Requirement: Retype each line of the data below exactly, beginning with the first and ending with the one that contains "Stainless Steel Idle". Pictures do not belong in the copy.

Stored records
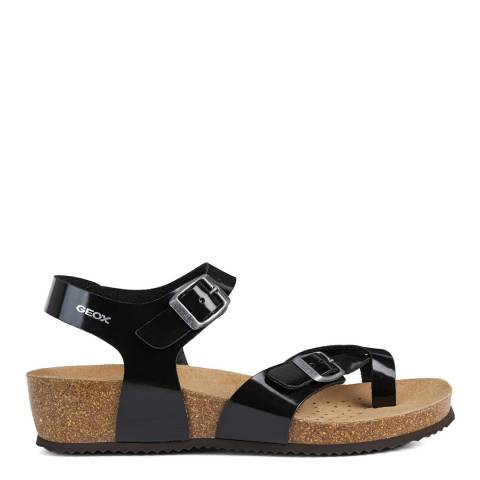 Geox Black Sthellae Sandals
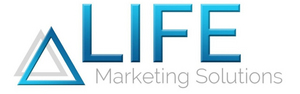 Life Marketing Solutions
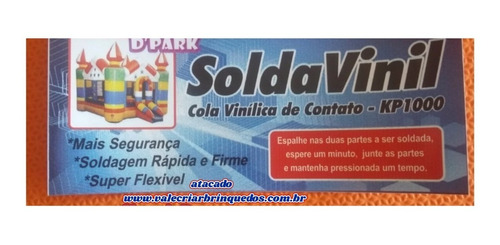 reparo para brinquedos infláveis c/2 colas 300ml+lona+brinde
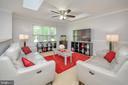 Upstairs living room - 36040 WILDERNESS SHORES WAY, LOCUST GROVE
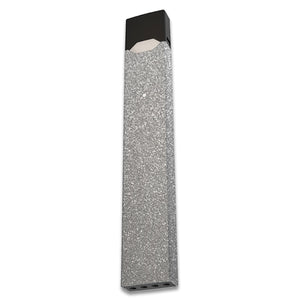 Silver Sparkle Juul Skin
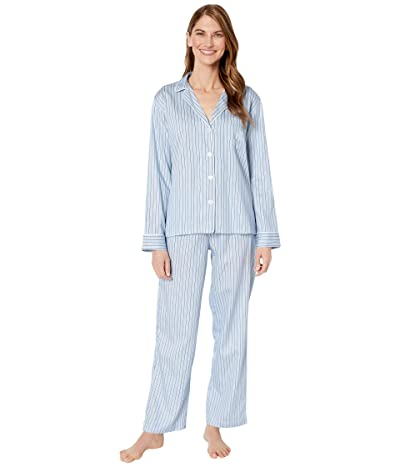 LAUREN Ralph Lauren Petite Classic Woven Long Sleeve Pointed Notch Collar Long Pants Pajama Set (Blue Stripe) Women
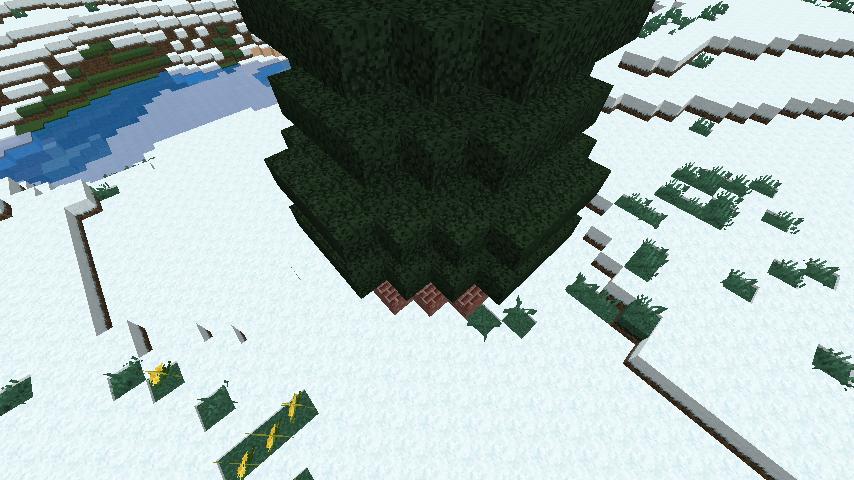 minecraft-merrychristmas_19 クリスマス の装飾ならおまかせ!クリスマスツリーから家の飾りつけまで全部お教えします。-マイクラ家図鑑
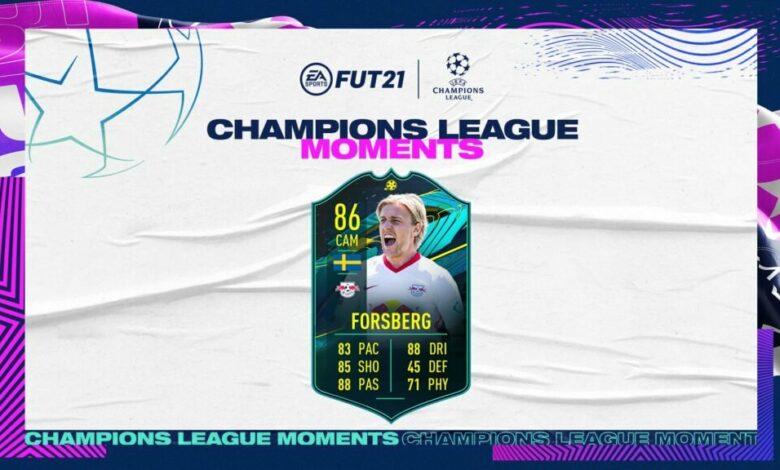 FIFA 21: Momentos de la SBC Emil Forsberg Champions League - Anunciado el nuevo desafío de creación de plantillas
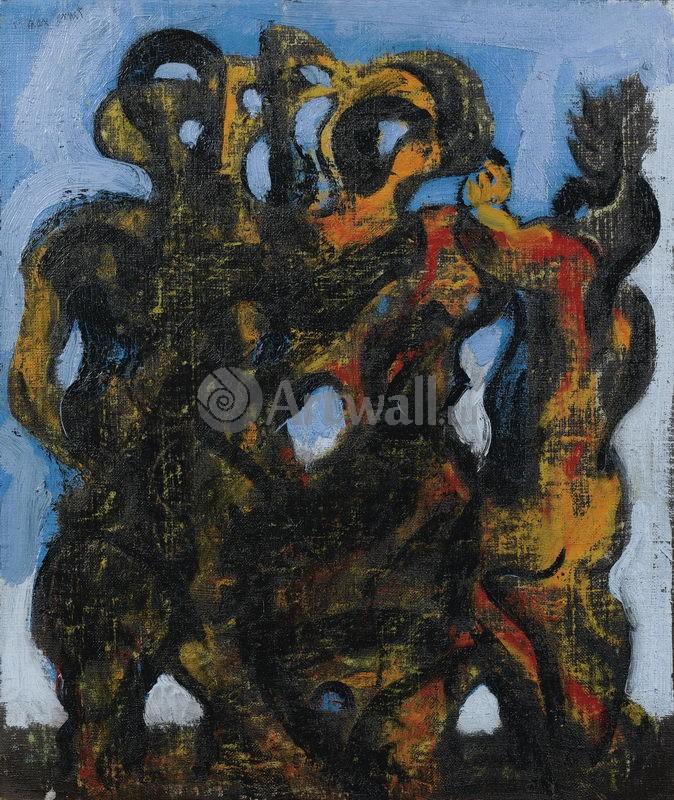 """Художники, картина """"Дикие вещи для очарования II"""", 20x24 см, на бумаге от Artwall"""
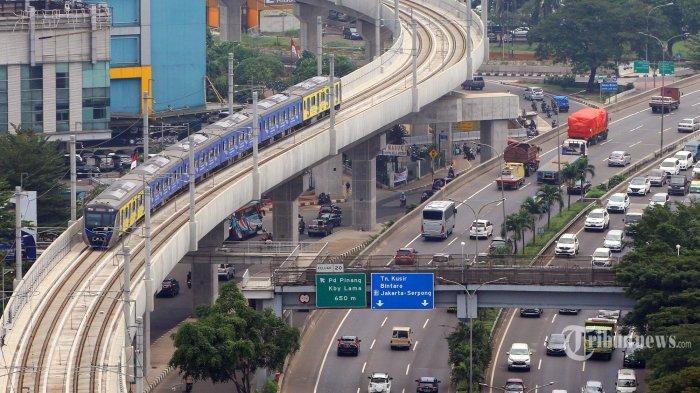Sembilan Bulan Beroperasi, MRT Jakarta Raih Laba Rp 60 Miliar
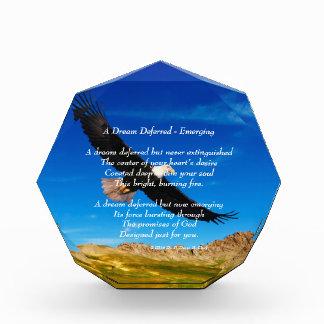 A Dream Deferred - Emerging Acrylic Award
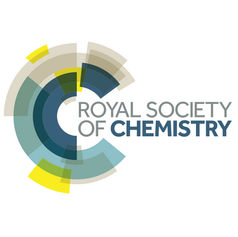 Royal_Society_of_Chemistry.svg.png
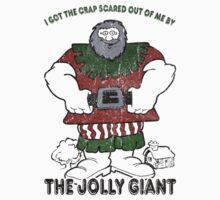 The Jolly Giant by Indestructibbo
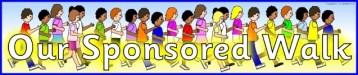 "PLEASE SPONSOR OUR CHILDREN - ""WALK AROUND JERSEY"" - 22nd to 26th July 2019"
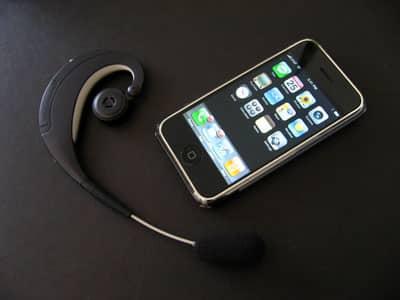 Review: Sennheiser BW900 Bluetooth Wireless Office Headset Solution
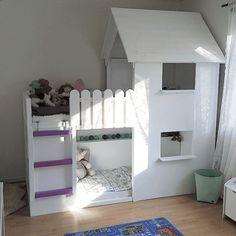 Ikea hack hochbett  IKEA STUVA Hochbett | Kinderzimmer R | Pinterest | Room decor ...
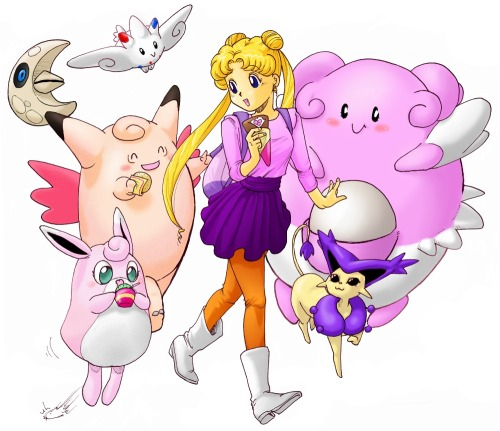 sailorfailures:  This is pretty old but I still like it; Pokemon Trainer Usagi!  This makes me happy.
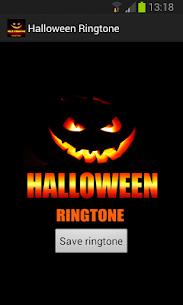 Halloween Ringtone Apk 3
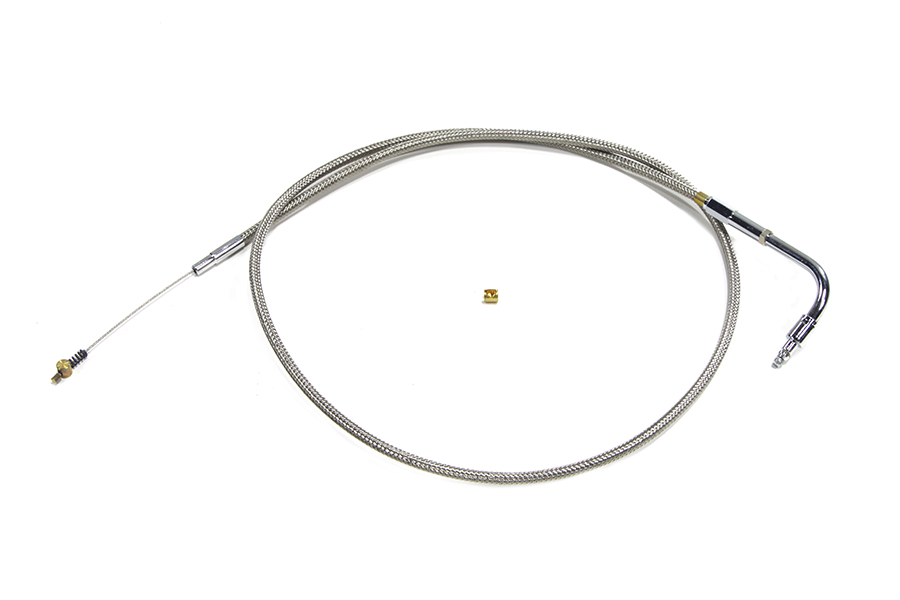 "Braided Stainless Steel Idle Cable with 38.125"" Casing"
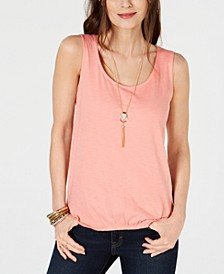 Scrunch-Front Tank Top, Created for Macy's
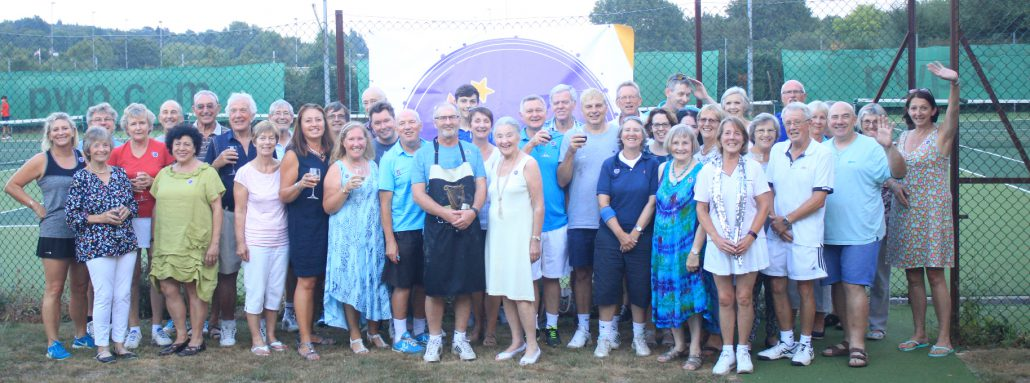 chalfont-st-peter-tennis-club-charity-supper-sparkles-downs-syndrome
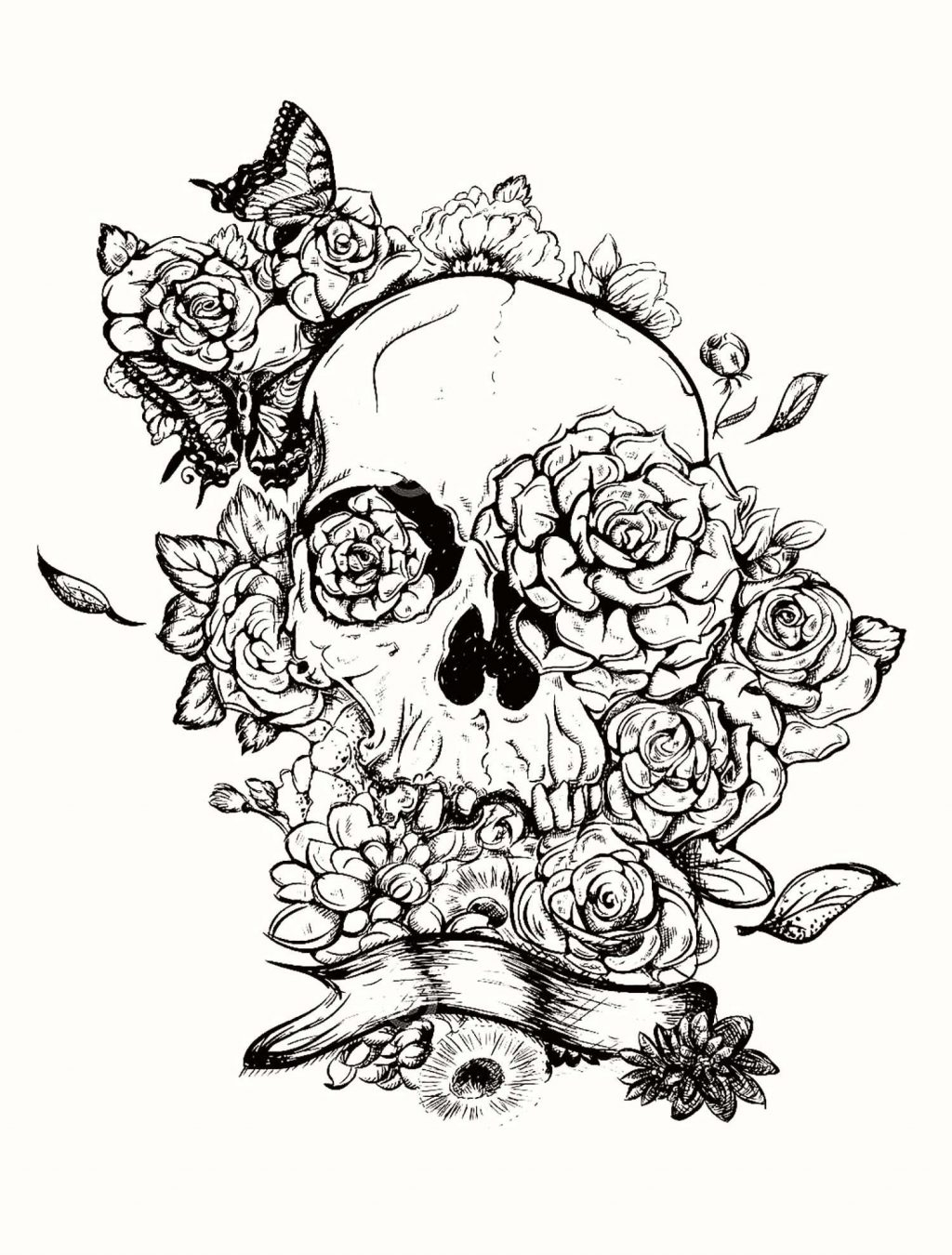 Skull Color Pages Coloring Page Best Candy Skull Coloring Pages Image Ideas Page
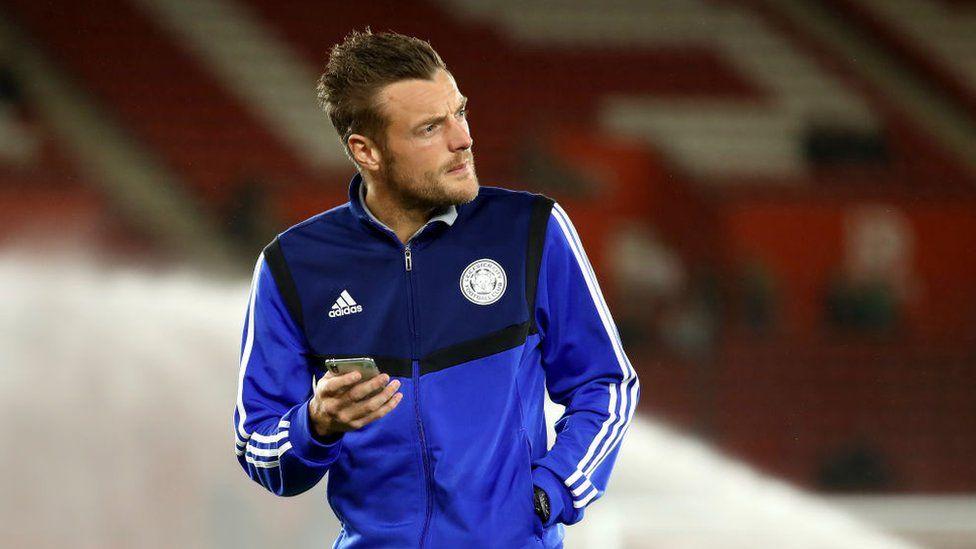 Jamie Vardy on the phone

Answer to the problem:
 Geox Black Sthellae Sandals
 Life Marketing Solutions
 reparo para brinquedos infláveis c/2 colas 300ml+lona+brinde
 Upstairs living room - 36040 WILDERNESS SHORES WAY, LOCUST GROVE
 Silver Sparkle Juul Skin
 LAUREN Ralph Lauren Petite Classic Woven Long Sleeve Pointed Notch Collar Long Pants Pajama Set (Blue Stripe) Women
 minecraft-merrychristmas_19 クリスマス の装飾ならおまかせ!クリスマスツリーから家の飾りつけまで全部お教えします。-マイクラ家図鑑
 FIFA 21: Momentos de la SBC Emil Forsberg Champions League - Anunciado el nuevo desafío de creación de plantillas
 """Художники, картина """"Дикие вещи для очарования II"""", 20x24 см, на бумаге от Artwall"""
Sembilan Bulan Beroperasi, MRT Jakarta Raih Laba Rp 60 Miliar
 A Dream Deferred - Emerging Acrylic Award
 Royal_Society_of_Chemistry.svg.png
 The Jolly Giant by Indestructibbo
 "PLEASE SPONSOR OUR CHILDREN - ""WALK AROUND JERSEY"" - 22nd to 26th July 2019"
 Review: Sennheiser BW900 Bluetooth Wireless Office Headset Solution
 Ikea hack hochbett  IKEA STUVA Hochbett | Kinderzimmer R | Pinterest | Room decor ...
 sailorfailures:  This is pretty old but I still like it; Pokemon Trainer Usagi!  This makes me happy.
 Halloween Ringtone Apk 3
 "Braided Stainless Steel Idle Cable with 38.125"" Casing"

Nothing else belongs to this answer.